We use a random selector to choose 20 code segments (5 for Java, 10 for Android and 5 for C#) from the code segment pool for each participant.
Then for each segment, our tool CodeInsight recommends three insightful comments.
Then both comments and code segments are sent to the participant for review.
The participant reviews the comments, and sends his/her evaluation for four different paradigm– accuracy, precision, conciseness and usefulness of the comments. We use a scale from Strongly disagree to Strongly agree for each of those comment quality aspects.

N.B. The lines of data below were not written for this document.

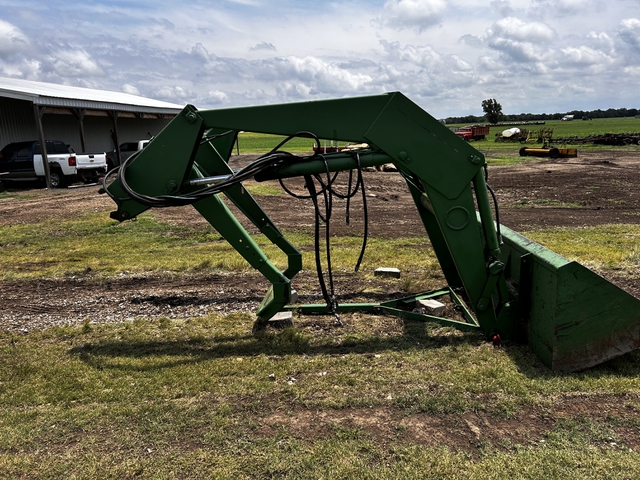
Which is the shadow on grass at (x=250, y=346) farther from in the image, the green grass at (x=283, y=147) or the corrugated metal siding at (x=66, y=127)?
the green grass at (x=283, y=147)

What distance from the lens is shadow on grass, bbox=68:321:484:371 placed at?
4.79 m

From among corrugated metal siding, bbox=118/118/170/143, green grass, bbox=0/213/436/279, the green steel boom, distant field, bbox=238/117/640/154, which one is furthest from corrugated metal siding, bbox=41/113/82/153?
the green steel boom

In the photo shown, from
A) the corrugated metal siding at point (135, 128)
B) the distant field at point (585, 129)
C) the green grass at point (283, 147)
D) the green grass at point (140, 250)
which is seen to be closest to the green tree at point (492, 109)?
the distant field at point (585, 129)

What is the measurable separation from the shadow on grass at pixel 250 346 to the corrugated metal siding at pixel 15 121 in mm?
21299

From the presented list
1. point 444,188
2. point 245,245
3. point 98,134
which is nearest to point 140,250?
point 245,245

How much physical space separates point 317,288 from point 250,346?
215 cm

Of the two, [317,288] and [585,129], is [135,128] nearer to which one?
[317,288]

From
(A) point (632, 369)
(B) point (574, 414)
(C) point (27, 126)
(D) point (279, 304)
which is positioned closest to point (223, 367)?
(D) point (279, 304)

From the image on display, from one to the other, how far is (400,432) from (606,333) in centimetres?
197

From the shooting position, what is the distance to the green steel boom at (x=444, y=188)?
4133mm

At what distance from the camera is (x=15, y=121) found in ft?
74.9

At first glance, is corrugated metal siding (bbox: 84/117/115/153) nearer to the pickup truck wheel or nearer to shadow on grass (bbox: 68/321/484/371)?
the pickup truck wheel

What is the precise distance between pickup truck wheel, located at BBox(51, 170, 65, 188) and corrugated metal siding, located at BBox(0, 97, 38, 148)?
3.93 meters

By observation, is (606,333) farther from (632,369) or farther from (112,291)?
(112,291)
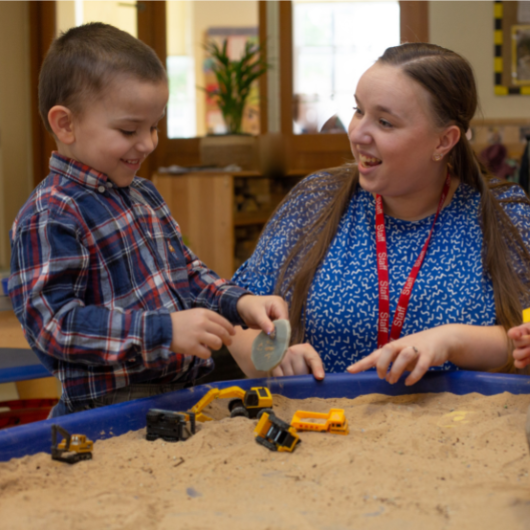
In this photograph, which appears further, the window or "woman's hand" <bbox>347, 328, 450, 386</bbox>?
the window

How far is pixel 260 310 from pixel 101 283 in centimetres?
26

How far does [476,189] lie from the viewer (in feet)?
4.47

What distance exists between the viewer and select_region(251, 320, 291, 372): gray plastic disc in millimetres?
986

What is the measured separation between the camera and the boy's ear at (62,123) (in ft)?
3.12

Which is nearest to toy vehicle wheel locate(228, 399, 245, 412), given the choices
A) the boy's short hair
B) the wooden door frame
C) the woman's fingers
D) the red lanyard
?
the woman's fingers

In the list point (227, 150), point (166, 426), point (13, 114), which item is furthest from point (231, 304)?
point (13, 114)

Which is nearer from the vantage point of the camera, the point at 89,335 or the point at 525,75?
the point at 89,335

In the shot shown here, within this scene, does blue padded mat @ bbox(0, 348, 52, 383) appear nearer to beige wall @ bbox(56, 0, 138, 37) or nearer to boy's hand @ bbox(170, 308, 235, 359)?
boy's hand @ bbox(170, 308, 235, 359)

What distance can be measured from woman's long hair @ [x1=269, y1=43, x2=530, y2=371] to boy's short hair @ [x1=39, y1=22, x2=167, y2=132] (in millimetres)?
488

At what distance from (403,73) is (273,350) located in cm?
59

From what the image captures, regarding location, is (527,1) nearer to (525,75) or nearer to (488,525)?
(525,75)

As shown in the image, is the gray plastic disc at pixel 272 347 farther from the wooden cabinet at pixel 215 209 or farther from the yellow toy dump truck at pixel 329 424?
the wooden cabinet at pixel 215 209

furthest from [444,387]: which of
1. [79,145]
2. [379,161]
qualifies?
[79,145]

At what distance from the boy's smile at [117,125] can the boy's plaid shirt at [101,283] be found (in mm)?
27
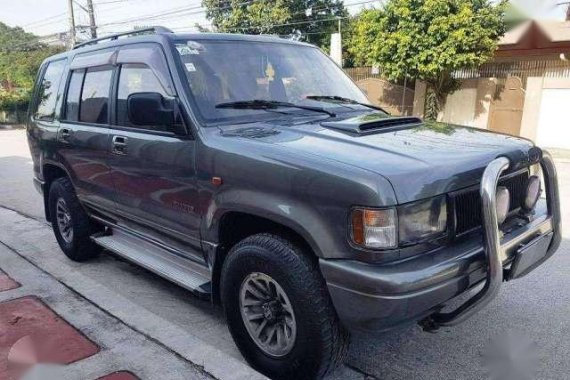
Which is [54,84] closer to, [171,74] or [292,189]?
[171,74]

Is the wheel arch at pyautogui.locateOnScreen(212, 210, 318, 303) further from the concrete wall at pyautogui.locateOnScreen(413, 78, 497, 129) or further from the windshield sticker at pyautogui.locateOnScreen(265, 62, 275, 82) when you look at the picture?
the concrete wall at pyautogui.locateOnScreen(413, 78, 497, 129)

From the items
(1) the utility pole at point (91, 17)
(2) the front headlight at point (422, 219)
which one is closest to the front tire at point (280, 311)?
(2) the front headlight at point (422, 219)

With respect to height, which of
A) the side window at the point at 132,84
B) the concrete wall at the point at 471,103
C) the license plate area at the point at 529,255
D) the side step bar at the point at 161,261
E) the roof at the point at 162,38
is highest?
the roof at the point at 162,38

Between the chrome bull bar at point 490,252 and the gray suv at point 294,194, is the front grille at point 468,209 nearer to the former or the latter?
the gray suv at point 294,194

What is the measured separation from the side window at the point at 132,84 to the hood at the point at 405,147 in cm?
83

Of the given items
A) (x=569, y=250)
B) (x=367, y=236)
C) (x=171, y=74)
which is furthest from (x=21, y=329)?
(x=569, y=250)

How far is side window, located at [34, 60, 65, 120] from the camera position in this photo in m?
4.99

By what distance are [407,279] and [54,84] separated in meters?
4.34

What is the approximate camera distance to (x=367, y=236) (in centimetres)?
230

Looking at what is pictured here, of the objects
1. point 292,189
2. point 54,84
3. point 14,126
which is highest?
point 54,84

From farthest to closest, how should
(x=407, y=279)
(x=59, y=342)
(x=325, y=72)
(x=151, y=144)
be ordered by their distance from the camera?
(x=325, y=72)
(x=151, y=144)
(x=59, y=342)
(x=407, y=279)

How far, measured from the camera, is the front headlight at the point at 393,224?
2.28 meters

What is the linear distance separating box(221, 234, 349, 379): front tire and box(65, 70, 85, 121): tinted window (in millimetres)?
2582

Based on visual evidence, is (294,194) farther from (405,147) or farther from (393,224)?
(405,147)
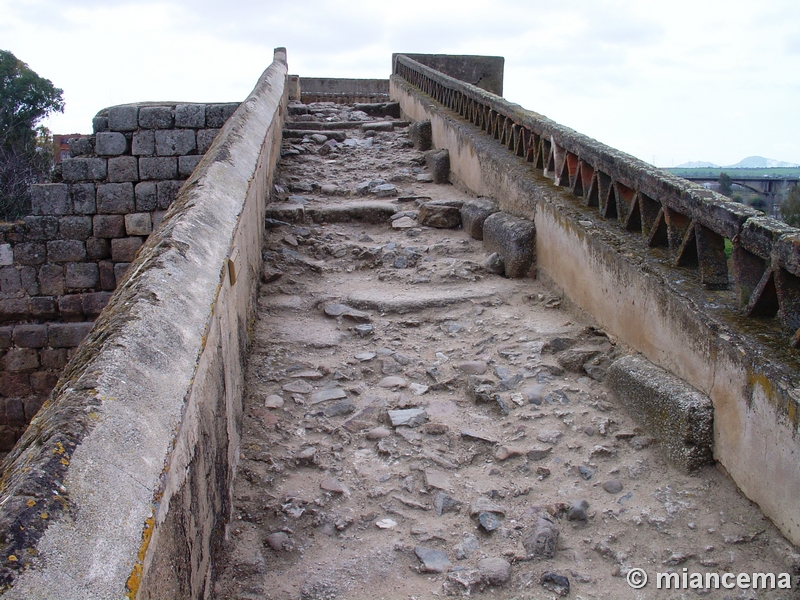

Each participant provides a total of 80 data points, and thus we collect 320 data points in total.
By analyzing the 320 responses from the participants, we get these findings.
We report the summary here, the details can be found in the paper.
We note that about 80% of the times the recommended comments found accurate, precise, concise or useful on average.
We also note some neutral and negative responses which need further analysis, and our algorithm fails to discard those popular but meaningless comments.
However, the result also suggests that the proposed technique has high potential for suggesting meaningful insights in the code.
We identified three threats to the validity of our findings.
Limited dataset is used for empirical evaluation. However, manual labeling of comments is costly, and we sample those comments from a large collection based on certain restrictions.
Limited no. of participants are involved. However, involving professional developers is always costly, plus we collected a good number of data points for drawing the conclusion
The technique might not be effective for closed source code since SO does not host closed source code segments.
OK these are take-home messages.
Traditional comments are not insightful.
Roughly about 22% of the discussion comments from SO code examples discuss about issues, concerns or tips for the code.
Heuristics like Popularity, Relevance, Comment Rank or Sentiment are found quite effective in capturing such insight in the comments.
Professional developers also confirmed the usefulness or quality of 80% of the recommended comments.